On a deeper level, Esther’s story is one about a human response to the experience of divine concealment. One of the most interesting things about the Book of Esther is that God’s name does not appear in it. The very name Esther is understood by the rabbis as connected to the Hebrew word hester — hiddenness. Hester panim, the hiding of God’s face. 

And yet our tradition teaches that within this hiddenness, the divine is even more present. Perhaps this is because when God’s face is hidden, the opportunity is created for us to bring sanctity into the world, to intervene in profound acts of courage and love, and to create miracles among ourselves. In hard times, when the presence of God is difficult to perceive, we must find love and goodness within ourselves and share it with one another. We become the revelation. 

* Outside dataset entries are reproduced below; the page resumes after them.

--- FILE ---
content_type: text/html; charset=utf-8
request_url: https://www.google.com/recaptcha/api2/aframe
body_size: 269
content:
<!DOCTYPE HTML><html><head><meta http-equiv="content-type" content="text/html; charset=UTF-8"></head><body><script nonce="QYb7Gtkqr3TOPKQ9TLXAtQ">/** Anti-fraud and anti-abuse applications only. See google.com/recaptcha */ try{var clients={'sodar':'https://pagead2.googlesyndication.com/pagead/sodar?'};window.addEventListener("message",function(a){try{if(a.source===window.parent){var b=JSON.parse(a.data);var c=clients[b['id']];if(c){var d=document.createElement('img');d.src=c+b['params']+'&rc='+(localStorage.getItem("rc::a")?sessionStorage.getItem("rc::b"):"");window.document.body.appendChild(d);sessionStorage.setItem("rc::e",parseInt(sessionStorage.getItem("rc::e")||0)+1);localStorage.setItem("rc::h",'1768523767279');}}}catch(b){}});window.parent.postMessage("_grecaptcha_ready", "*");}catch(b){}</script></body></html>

This is why the mitzvot of Purim are so deeply relational. Mishloach manot— sending gifts of food to friends and neighbors. Matanot l’evyonim— giving gifts to those in need. These practices are the spiritual core of this holiday. When the world turns upside down, we take care of one another. We affirm that we are in this together. 

And we affirm that life’s preciousness is worth protecting. As Shabbat departs each week, in the bittersweet moment of havdallah, we sing a line drawn from the Megillah itself: “LaYehudim haitah orah v’simcha v’sasson vikar” — “For the Jews there was light and gladness, joy and honor” (Esther 8:16). We sing these words as a reminder — even as the holiness of Shabbat seems to slip away, even as we return to the ordinary and sometimes painful world, these realities have not disappeared. They are still available to us. Light, gladness, joy, and honor are prophecies of a coming future. They are qualities we can invoke and embody right now.

To invoke light, gladness and joy in times of fear is not denial. It is courageous and sacred. When we feel plunged into distortion and chaos, when we feel that everything is upside down and inside out — let us remember this line. Let us remember the future. Let us open to the embrace of the wisdom traditions that have rooted and carried our people though many moments of chaos and upheaval — and will continue to do so. 

This Adar, may we find our inner Esther. May we remember the presence of hidden holiness, and the importance of joy in resilience and resistance. May we take care of ourselves and one another with open hearts and hands. And may we have the courage to step forward into the purpose for which we were made.